Afternoon all, I am trying to run my pipeline but I keep running into the error 'numpy.ndarray' object has no attribute 'fit' and I cannot figure out why. Below is the code for the transformer, the pipeline, and the dataframes. Any tip is appreciated:
import pandas as pd
import numpy as np
data = pd.read_csv("CustomTransformerData.csv")
data
from sklearn.base import BaseEstimator, TransformerMixin
#column index
x1_ix, x2_ix, x3_ix, x4_ix, x5_ix = 0,1,2,3,4
class Assignment4Transformer(BaseEstimator, TransformerMixin):
def __init__(self, add_x6 = True, y = None):
self.add_x6 = add_x6
def fit(self, data, y=None):
return self
def transform(self, data):
if self.add_x6:
y=[]
x4 = (x1_ix**3) / (x5_ix)
y.append(x4)
x1 = (x1_ix**3) / (x5_ix)
y.append(x1)
x2 = (x1_ix**3) / (x5_ix)
y.append(x2)
x3 = (x1_ix**3) / (x5_ix)
y.append(x3)
x5 = (x1_ix**3) / (x5_ix)
y.append(x5)
x6 = (x1_ix**3) / (x5_ix)
y.append(x6)
return y
attr_adder = Assignment4Transformer(add_x6 = True)
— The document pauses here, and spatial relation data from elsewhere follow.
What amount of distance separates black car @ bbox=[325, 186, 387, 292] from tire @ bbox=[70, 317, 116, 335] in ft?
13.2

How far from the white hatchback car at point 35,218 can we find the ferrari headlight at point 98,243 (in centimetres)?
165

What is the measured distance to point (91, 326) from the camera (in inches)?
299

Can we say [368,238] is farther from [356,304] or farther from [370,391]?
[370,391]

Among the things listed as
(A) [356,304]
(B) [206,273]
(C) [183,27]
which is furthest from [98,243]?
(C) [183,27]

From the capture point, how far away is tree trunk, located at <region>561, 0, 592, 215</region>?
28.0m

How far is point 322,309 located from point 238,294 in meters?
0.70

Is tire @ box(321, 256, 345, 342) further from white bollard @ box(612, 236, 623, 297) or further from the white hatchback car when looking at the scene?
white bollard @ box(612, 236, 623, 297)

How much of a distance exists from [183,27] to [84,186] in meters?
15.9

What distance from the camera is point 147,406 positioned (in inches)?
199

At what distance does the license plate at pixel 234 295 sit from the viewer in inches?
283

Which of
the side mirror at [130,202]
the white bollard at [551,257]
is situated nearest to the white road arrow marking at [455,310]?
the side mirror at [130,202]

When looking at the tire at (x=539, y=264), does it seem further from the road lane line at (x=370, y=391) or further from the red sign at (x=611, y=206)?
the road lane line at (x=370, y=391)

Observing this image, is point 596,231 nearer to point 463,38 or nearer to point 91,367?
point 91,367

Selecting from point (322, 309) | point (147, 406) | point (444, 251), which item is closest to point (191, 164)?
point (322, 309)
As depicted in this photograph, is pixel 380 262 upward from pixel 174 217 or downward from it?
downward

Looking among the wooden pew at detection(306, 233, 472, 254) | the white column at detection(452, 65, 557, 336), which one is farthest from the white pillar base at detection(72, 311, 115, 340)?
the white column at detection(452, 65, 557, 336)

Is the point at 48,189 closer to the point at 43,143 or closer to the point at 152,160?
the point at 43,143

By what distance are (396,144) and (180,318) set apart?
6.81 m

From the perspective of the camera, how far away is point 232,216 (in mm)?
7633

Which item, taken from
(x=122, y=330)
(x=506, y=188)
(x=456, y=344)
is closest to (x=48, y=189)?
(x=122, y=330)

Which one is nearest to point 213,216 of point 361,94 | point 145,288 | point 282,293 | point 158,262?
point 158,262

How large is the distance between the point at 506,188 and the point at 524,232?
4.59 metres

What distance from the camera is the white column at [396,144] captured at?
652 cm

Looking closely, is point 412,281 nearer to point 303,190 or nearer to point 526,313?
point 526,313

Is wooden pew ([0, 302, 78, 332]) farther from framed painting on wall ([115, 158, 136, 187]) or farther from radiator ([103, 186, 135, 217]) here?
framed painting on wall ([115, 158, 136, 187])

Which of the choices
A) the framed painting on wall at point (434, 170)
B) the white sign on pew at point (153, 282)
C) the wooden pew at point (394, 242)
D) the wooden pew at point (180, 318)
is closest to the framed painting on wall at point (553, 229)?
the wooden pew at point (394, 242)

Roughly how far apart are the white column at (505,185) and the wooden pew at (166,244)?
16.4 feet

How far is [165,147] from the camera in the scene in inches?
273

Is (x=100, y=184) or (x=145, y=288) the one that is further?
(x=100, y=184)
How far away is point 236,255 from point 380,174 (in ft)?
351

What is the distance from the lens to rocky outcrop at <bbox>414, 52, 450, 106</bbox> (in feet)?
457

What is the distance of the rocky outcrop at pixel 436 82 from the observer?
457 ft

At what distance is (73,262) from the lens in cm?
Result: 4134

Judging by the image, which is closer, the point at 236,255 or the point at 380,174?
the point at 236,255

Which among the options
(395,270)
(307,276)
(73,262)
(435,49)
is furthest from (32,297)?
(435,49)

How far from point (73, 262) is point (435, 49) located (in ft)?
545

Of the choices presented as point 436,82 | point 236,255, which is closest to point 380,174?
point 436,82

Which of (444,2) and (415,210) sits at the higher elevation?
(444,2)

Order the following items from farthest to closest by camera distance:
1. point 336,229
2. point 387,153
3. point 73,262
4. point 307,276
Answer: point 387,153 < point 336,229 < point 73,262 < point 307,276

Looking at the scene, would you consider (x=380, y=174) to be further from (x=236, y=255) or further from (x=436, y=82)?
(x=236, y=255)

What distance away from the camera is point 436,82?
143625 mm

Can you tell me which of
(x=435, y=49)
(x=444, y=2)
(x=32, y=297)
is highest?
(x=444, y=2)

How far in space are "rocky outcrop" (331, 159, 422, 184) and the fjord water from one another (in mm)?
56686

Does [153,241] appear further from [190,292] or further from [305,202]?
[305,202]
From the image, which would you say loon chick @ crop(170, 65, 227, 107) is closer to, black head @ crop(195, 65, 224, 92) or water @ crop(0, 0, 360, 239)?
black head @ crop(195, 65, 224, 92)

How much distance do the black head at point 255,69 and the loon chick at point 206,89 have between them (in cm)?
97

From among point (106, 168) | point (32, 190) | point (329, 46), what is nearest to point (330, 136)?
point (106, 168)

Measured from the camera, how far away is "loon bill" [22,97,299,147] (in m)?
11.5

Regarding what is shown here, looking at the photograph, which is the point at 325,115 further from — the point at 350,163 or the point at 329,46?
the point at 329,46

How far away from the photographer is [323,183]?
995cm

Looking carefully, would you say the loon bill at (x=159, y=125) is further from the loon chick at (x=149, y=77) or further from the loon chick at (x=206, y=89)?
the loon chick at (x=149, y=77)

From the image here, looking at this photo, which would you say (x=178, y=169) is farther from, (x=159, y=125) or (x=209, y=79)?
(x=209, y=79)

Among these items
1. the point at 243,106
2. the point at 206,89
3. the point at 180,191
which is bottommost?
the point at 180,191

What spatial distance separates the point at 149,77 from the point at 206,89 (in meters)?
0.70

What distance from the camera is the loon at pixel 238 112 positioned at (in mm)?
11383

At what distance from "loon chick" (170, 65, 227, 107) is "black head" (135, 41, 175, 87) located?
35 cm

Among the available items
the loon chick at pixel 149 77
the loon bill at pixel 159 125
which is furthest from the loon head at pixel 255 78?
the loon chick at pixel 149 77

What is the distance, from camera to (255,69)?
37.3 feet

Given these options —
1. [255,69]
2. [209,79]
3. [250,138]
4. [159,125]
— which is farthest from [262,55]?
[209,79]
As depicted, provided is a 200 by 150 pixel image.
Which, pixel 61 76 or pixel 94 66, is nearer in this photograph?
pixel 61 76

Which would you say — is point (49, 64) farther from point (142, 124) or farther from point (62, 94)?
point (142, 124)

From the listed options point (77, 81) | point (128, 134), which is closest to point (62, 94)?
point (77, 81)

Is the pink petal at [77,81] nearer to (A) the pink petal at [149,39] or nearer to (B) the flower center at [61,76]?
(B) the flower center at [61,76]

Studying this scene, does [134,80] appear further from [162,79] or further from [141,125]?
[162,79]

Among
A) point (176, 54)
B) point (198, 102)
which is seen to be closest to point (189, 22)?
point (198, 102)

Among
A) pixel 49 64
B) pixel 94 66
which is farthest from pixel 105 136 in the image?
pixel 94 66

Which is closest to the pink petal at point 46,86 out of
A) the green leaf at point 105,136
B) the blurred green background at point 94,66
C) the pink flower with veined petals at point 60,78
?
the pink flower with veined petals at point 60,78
assignment4_extra_attribs = attr_adder.transform(data)
from sklearn.pipeline import Pipeline
from sklearn.impute import SimpleImputer
from sklearn.preprocessing import StandardScaler
num_pipeline=Pipeline([
('imputer',SimpleImputer(strategy="mean")),
('attribs_adder', Assignment4Transformer),
('std_scaler', StandardScaler())
])
data_num = data.drop("x3", axis = 1)
data_cat = data.drop(["x1", "x2", "x4", "x5"], axis = 1)
data_num_transformed = num_pipeline.fit_transform(data_num)
Output of last line:
error 'numpy.ndarray' object has no attribute 'fit
In the 4th line an additional data variable is present. You remove it and check. Also the return statement for transform function should match the indentation of the previous line
Check these two points and share the results.